The first time I recall ever hearing “Self Care” mentioned was a little over 10 years ago. I was sitting in my therapist’s office, exhausted, depressed, and hurting all over. I had just given birth to the Diva Princess, been handed two diagnoses within a month of one another — autism for Berns and lupus for me —  and was worn down to the nub from giving every ounce of energy, love, and attention to the needs of a newborn, her still-a-mystery-to-me brother, and their spiraling-from-the-weight-of-it-all dad.

As I sat in pj’s office venting all that was pissing me off, weighing me down, and breaking my heart, she said something to me that might as well have been whale song.

“Gina, you are going to have to take better care of yourself. You have to sleep. You have to eat. You have to go to the doctor. Your kids need a mother who is strong and you can’t be strong if you don’t do some self care.”

Self care?

I suppose I gave her my best golden retriever head cock, because she went on to say, “Yes. Self care. It is not selfish to keep yourself alive, healthy, and happy.”

Wait. What?

Luckily pj was a font of patience and walked me through the fog of self-denial into some pretty painful self awareness and on out the other side. I did a whole lot of work in those five (five!!) years of therapy with her. But it all really started with my nails.

Two Years Later…

I didn’t say this happened quickly.
--- --- ---
* **Required action**
Retype the whole passage about learning self care in therapy, word for word. The listing is not needed for anything here.

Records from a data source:
--- --- ---
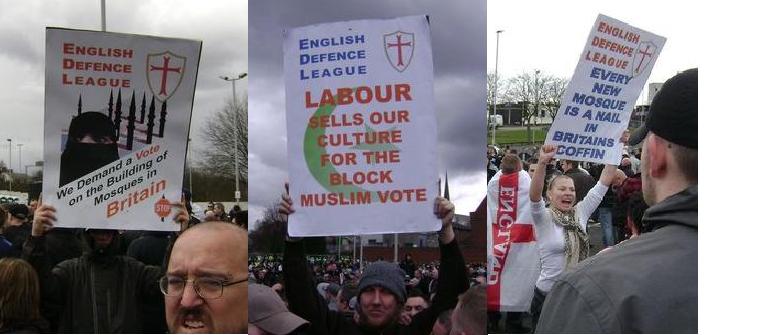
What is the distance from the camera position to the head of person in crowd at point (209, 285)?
3.23 m

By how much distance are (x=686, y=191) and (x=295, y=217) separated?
1.56 meters

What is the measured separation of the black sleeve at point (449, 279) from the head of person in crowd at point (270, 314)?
553 mm

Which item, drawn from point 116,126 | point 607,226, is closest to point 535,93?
point 607,226

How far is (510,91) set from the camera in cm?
364

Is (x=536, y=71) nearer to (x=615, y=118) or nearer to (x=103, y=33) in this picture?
(x=615, y=118)

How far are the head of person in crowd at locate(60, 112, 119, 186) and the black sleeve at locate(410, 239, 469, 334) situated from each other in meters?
1.77

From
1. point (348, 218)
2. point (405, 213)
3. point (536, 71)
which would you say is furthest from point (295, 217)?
point (536, 71)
--- --- ---
* **Solved exercise**
The first time I recall ever hearing “Self Care” mentioned was a little over 10 years ago. I was sitting in my therapist’s office, exhausted, depressed, and hurting all over. I had just given birth to the Diva Princess, been handed two diagnoses within a month of one another — autism for Berns and lupus for me —  and was worn down to the nub from giving every ounce of energy, love, and attention to the needs of a newborn, her still-a-mystery-to-me brother, and their spiraling-from-the-weight-of-it-all dad.

As I sat in pj’s office venting all that was pissing me off, weighing me down, and breaking my heart, she said something to me that might as well have been whale song.

“Gina, you are going to have to take better care of yourself. You have to sleep. You have to eat. You have to go to the doctor. Your kids need a mother who is strong and you can’t be strong if you don’t do some self care.”

Self care?

I suppose I gave her my best golden retriever head cock, because she went on to say, “Yes. Self care. It is not selfish to keep yourself alive, healthy, and happy.”

Wait. What?

Luckily pj was a font of patience and walked me through the fog of self-denial into some pretty painful self awareness and on out the other side. I did a whole lot of work in those five (five!!) years of therapy with her. But it all really started with my nails.

Two Years Later…

I didn’t say this happened quickly.